WRITTEN PROBLEM 1 →
List every line of the rows that contains the string "photo", matching case exactly.

TEXT SHOWN →

=====

Wrpgs are more about freedom and expression and self-inserting and exploration, those types of things.

Jrpgs you almost never self-insert, you just experience a story of a character like reading a book, but more viscerally cause you're actually doing the things that you'd otherwise be reading about or watching in a movie or manga or what have you.


what do you mean by self inserting?
It's the process of coming up with an imaginary personality for your protagonist in order to fill in the blank slate you are given. Instead of viewing this story you're being presented with and being told your motivations and your desires from the way the protagonist behaves in a Jrpg, in wrpgs you're more free to make the protagonist behave however you want them to.

=====

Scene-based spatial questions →
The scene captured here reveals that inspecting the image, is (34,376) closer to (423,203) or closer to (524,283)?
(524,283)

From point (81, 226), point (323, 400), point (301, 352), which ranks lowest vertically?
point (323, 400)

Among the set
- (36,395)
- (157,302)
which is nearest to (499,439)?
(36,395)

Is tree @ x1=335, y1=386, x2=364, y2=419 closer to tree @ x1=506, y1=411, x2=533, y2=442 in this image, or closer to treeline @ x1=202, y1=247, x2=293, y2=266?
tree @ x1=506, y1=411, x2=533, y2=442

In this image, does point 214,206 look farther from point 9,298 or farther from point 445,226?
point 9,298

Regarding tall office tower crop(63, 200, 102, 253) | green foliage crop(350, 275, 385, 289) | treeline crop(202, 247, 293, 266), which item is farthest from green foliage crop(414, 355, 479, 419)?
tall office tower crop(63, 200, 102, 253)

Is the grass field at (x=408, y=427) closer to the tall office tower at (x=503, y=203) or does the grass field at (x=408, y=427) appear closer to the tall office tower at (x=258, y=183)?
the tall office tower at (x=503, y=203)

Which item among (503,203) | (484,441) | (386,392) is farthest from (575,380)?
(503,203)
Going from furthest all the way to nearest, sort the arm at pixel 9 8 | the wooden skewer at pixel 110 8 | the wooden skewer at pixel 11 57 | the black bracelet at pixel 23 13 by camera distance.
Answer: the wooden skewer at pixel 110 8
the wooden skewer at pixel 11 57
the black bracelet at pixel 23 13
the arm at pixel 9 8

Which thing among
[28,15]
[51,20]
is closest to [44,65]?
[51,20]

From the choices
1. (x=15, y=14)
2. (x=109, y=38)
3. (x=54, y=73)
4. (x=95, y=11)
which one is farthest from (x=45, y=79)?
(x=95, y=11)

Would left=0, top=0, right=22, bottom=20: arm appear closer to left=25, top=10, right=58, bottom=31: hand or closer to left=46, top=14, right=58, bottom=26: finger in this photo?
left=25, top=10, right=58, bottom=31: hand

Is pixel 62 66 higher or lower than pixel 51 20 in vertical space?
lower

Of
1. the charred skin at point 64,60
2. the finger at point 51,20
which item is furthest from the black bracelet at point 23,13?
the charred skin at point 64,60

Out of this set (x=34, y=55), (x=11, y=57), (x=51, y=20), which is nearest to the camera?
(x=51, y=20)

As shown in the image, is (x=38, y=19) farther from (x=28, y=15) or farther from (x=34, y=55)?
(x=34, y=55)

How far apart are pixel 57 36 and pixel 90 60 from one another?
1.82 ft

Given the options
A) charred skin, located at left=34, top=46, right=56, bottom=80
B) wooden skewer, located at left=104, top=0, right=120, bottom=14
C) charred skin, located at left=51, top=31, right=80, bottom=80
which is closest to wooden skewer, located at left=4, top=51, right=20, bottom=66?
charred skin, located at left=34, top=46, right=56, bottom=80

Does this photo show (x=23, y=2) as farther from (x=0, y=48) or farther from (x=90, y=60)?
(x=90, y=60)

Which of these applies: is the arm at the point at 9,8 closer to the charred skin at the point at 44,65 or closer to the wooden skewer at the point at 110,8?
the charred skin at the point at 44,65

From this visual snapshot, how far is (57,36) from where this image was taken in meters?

=====

WRITTEN PROBLEM 2 →
From the passage on Western and Japanese RPGs, reproduce word for word the span between "Jrpgs you almost" and "what have you.", inclusive.

FINAL ANSWER 1 →
Would left=0, top=0, right=22, bottom=20: arm appear closer to left=25, top=10, right=58, bottom=31: hand or closer to left=46, top=14, right=58, bottom=26: finger in this photo?
Does this photo show (x=23, y=2) as farther from (x=0, y=48) or farther from (x=90, y=60)?

FINAL ANSWER 2 →
Jrpgs you almost never self-insert, you just experience a story of a character like reading a book, but more viscerally cause you're actually doing the things that you'd otherwise be reading about or watching in a movie or manga or what have you.